Suppression des allocations : Chatel s'y colle

Clément Solym - 02.04.2010

Edition - Société - Chatel - suppression - allocations


L’absentéisme scolaire ne date pas d’hier et les différentes mesures qui ont pu être proposées au fil des décennies n’ont guère influé sur le problème. Nettement plus développé dans les établissements professionnels (jusqu’à 10,9 % des élèves), de façon très marquée dans ceux qui accueillent une population venant majoritairement de quartiers difficiles, l’absentéisme scolaire (5 % en moyenne au niveau national) ne peut simplement se traiter par la menace de sanctions.

C’est pourtant l’angle d’attaque assez racoleur encore une fois imposé par le président de la République. Il souhaite qu’enfin soit mise en place la suppression des allocations pour les parents dont les enfants seraient trop souvent absents. Cette mesure, déjà ancienne, n’a jamais été véritablement appliquée.

Rénovée en 2006 dans le cadre de la loi sur l’égalité des chances, cette suppression avait été replacée dans un Contrat de responsabilité parentale (CRP) : les familles d’enfants régulièrement absents rentrent dans le cadre de ce contrat signé avec l’école et de département.

En cas de poursuite des manquements constatés, la suppression des allocations pourrait être effective de la main du président du Conseil général qui interviendrait auprès des Caisses d’allocations familiales.

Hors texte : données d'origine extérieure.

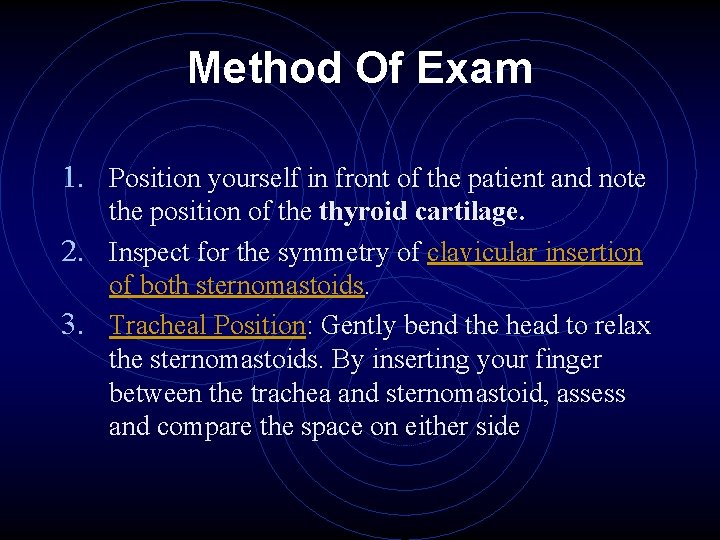 Method Of Exam

1. Position yourself in front of the patient and note the position of the thyroid cartilage.
2. Inspect for the symmetry of clavicular insertion of both sternomastoids.
3. Tracheal Position: Gently bend the head to relax the sternomastoids. By inserting your finger between the trachea and sternomastoid, assess and compare the space on either side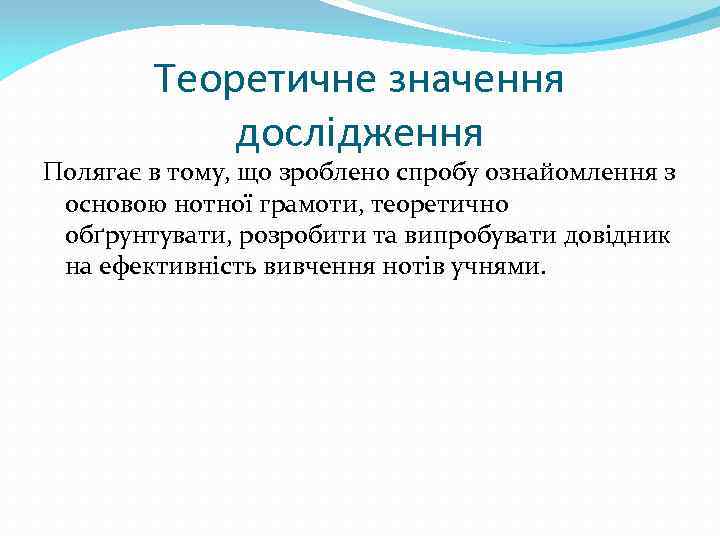 Теоретичне значення дослідження

Полягає в тому, що зроблено спробу ознайомлення з основою нотної грамоти, теоретично обґрунтувати, розробити та випробувати довідник на ефективність вивчення нотів учнями.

Mais ce système tourne à vide : les contrats ne sont pas signés et aucune suppression n’a été mise en place.

Pour rendre effective cette mesure Luc Chatel propose de confier la suppression des allocations au préfet. Du côté des enseignants et des associations de parents d’élèves, on reste opposé à cette mesure qui ne s’attaque pas au fond du problème.

Bien souvent au départ, il y a une orientation plus subie que choisie. Sanctionner des parents déjà en difficulté face à leurs enfants ne change rien à la situation. Il faudrait plutôt pouvoir assister ceux qui sont dépassés.